Bewerbung: Wie das Video einbauen?
Die Videobewerbung können Sie im Bewerbungsschreiben oder im Lebenslauf angeben. Dazu haben Sie je zwei Optionen:
- Video als Link (Youtube oder in der Cloud wie Google Drive oder Dropbox) einbinden.

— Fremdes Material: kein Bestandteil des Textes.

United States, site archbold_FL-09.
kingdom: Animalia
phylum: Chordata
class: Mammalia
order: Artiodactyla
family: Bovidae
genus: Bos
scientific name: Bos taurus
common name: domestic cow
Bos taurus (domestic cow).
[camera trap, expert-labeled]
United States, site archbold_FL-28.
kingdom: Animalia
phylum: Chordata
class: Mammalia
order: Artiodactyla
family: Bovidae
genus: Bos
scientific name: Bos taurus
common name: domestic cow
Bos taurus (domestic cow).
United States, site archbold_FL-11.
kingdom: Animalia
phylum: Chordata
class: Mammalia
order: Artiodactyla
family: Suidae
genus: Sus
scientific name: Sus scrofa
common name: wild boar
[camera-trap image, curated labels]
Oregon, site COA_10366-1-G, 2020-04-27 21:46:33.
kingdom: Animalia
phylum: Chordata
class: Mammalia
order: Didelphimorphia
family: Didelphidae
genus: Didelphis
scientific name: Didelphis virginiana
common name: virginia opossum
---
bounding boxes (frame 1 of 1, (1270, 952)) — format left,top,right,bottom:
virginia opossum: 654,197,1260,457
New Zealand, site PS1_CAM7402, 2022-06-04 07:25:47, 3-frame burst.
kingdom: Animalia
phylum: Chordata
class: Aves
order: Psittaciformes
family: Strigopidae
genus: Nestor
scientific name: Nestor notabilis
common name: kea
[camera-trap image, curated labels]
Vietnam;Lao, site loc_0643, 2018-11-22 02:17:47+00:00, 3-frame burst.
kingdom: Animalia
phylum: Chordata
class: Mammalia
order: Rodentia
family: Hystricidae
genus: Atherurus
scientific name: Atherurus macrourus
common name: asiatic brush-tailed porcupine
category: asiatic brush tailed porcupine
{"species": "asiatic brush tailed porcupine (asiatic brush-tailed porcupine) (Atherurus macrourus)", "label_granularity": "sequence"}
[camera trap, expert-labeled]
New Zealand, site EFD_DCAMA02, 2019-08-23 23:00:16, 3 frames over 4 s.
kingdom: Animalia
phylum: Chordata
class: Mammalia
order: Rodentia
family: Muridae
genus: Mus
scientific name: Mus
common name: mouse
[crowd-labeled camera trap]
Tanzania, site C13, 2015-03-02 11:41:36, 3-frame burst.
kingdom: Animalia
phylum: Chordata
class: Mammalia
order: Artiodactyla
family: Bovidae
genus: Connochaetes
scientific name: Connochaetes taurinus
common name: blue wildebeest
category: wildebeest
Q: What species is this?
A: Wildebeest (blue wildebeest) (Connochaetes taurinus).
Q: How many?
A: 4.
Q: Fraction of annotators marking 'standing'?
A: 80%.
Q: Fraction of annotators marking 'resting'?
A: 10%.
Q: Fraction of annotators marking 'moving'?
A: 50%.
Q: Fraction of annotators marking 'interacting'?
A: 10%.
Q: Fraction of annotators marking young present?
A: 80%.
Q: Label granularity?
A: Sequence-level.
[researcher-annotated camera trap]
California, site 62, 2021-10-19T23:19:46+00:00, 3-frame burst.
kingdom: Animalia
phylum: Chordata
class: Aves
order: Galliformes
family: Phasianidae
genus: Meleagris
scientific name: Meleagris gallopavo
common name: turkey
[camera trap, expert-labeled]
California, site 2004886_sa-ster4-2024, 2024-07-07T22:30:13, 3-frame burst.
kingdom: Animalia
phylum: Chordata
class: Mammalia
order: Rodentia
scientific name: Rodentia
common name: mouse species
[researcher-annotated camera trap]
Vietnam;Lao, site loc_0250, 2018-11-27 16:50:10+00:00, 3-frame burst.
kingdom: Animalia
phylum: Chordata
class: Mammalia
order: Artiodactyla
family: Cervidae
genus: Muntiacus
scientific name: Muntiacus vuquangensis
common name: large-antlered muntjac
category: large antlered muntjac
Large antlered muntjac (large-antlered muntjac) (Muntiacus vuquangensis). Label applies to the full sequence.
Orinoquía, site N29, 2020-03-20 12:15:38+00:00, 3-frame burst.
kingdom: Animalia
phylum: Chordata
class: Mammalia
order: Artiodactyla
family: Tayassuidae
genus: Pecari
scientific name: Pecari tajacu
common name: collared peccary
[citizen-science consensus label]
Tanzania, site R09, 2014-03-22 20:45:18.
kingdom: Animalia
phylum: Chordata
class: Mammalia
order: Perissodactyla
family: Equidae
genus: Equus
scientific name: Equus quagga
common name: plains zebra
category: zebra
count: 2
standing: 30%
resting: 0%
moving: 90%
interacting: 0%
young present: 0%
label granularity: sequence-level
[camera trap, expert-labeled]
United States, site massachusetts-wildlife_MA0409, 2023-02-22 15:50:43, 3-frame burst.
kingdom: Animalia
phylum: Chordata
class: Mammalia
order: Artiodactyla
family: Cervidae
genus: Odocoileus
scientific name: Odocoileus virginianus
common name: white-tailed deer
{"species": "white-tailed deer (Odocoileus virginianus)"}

- QR-Code erzeugen und den in Anschreiben oder Lebenslauf integrieren.
Der Personaler muss dann nur noch mit seiner Handykamera den Code scannen, schon startet das Bewerbungsvideo. Wer mag, kann auch beides (Link + Code) einsetzen. Das Ergebnis könnte zum Beispiel so aussehen:
Videobewerbung selber drehen oder Anbieter nutzen?
Wenn Sie eine Videobewerbung nutzen wollen, können Sie diese inzwischen relativ leicht selber drehen und produzieren. Moderne Smartphones bieten dafür eine ausreichende Qualität und viele nützliche Funktionen. Was Sie dann noch unbedingt brauchen, ist gutes Licht und ein Stativ sowie ein gutes Mikrofon für den Ton. So paradox es klingt: Der Ton ist beim Video wichtiger als das Bild. Das liegt daran, dass das Auge toleranter ist als unser Ohr.
Wer eine professionelle Videobewerbung nicht selbst erstellen kann (oder will), kann ebenso auf Dienstleister zurückgreifen. Auch Fotografen bieten diesen Service zunehmend öfter an. Diese finden sich ebenfalls im Internet. Ein gutes Bewerbungsvideo in hoher Qualität kann zwischen 300 und 500 Euro kosten. Selbstgemacht ist es natürlich deutlich billiger, kann aber auch so aussehen.